◆ **GIVEN INFORMATION**

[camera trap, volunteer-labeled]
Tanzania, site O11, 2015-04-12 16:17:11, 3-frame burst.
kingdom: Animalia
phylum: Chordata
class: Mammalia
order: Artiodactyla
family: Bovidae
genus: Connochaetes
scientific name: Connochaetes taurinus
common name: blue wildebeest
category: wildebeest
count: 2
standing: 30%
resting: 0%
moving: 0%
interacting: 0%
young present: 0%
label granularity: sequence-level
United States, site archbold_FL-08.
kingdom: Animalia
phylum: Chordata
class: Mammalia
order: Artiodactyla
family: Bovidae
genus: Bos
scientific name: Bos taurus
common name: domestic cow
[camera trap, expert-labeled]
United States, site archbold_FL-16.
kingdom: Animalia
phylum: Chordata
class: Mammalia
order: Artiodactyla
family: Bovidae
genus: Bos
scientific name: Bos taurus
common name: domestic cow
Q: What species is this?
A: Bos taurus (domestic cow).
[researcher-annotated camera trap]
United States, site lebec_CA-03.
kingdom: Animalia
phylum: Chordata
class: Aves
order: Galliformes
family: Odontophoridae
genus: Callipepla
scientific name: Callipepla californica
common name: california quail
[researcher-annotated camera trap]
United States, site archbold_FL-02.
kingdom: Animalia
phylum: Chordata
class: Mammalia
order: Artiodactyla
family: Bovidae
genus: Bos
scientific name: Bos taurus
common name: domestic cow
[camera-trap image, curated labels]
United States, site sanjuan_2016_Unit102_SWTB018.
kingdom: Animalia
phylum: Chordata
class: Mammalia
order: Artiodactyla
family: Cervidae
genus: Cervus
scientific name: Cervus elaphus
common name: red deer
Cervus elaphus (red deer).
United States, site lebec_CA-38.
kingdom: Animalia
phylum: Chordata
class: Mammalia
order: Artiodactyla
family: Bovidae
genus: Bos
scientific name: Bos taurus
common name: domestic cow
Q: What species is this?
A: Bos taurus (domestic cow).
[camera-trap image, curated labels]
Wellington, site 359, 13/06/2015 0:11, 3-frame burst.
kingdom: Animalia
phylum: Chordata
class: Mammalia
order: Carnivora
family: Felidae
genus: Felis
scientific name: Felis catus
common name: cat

◆ **YOUR INSTRUCTIONS**
Return each entry above exactly, leaving none out.

◆ **EXERCISE RESULT**
[camera trap, volunteer-labeled]
Tanzania, site O11, 2015-04-12 16:17:11, 3-frame burst.
kingdom: Animalia
phylum: Chordata
class: Mammalia
order: Artiodactyla
family: Bovidae
genus: Connochaetes
scientific name: Connochaetes taurinus
common name: blue wildebeest
category: wildebeest
count: 2
standing: 30%
resting: 0%
moving: 0%
interacting: 0%
young present: 0%
label granularity: sequence-level
United States, site archbold_FL-08.
kingdom: Animalia
phylum: Chordata
class: Mammalia
order: Artiodactyla
family: Bovidae
genus: Bos
scientific name: Bos taurus
common name: domestic cow
[camera trap, expert-labeled]
United States, site archbold_FL-16.
kingdom: Animalia
phylum: Chordata
class: Mammalia
order: Artiodactyla
family: Bovidae
genus: Bos
scientific name: Bos taurus
common name: domestic cow
Q: What species is this?
A: Bos taurus (domestic cow).
[researcher-annotated camera trap]
United States, site lebec_CA-03.
kingdom: Animalia
phylum: Chordata
class: Aves
order: Galliformes
family: Odontophoridae
genus: Callipepla
scientific name: Callipepla californica
common name: california quail
[researcher-annotated camera trap]
United States, site archbold_FL-02.
kingdom: Animalia
phylum: Chordata
class: Mammalia
order: Artiodactyla
family: Bovidae
genus: Bos
scientific name: Bos taurus
common name: domestic cow
[camera-trap image, curated labels]
United States, site sanjuan_2016_Unit102_SWTB018.
kingdom: Animalia
phylum: Chordata
class: Mammalia
order: Artiodactyla
family: Cervidae
genus: Cervus
scientific name: Cervus elaphus
common name: red deer
Cervus elaphus (red deer).
United States, site lebec_CA-38.
kingdom: Animalia
phylum: Chordata
class: Mammalia
order: Artiodactyla
family: Bovidae
genus: Bos
scientific name: Bos taurus
common name: domestic cow
Q: What species is this?
A: Bos taurus (domestic cow).
[camera-trap image, curated labels]
Wellington, site 359, 13/06/2015 0:11, 3-frame burst.
kingdom: Animalia
phylum: Chordata
class: Mammalia
order: Carnivora
family: Felidae
genus: Felis
scientific name: Felis catus
common name: cat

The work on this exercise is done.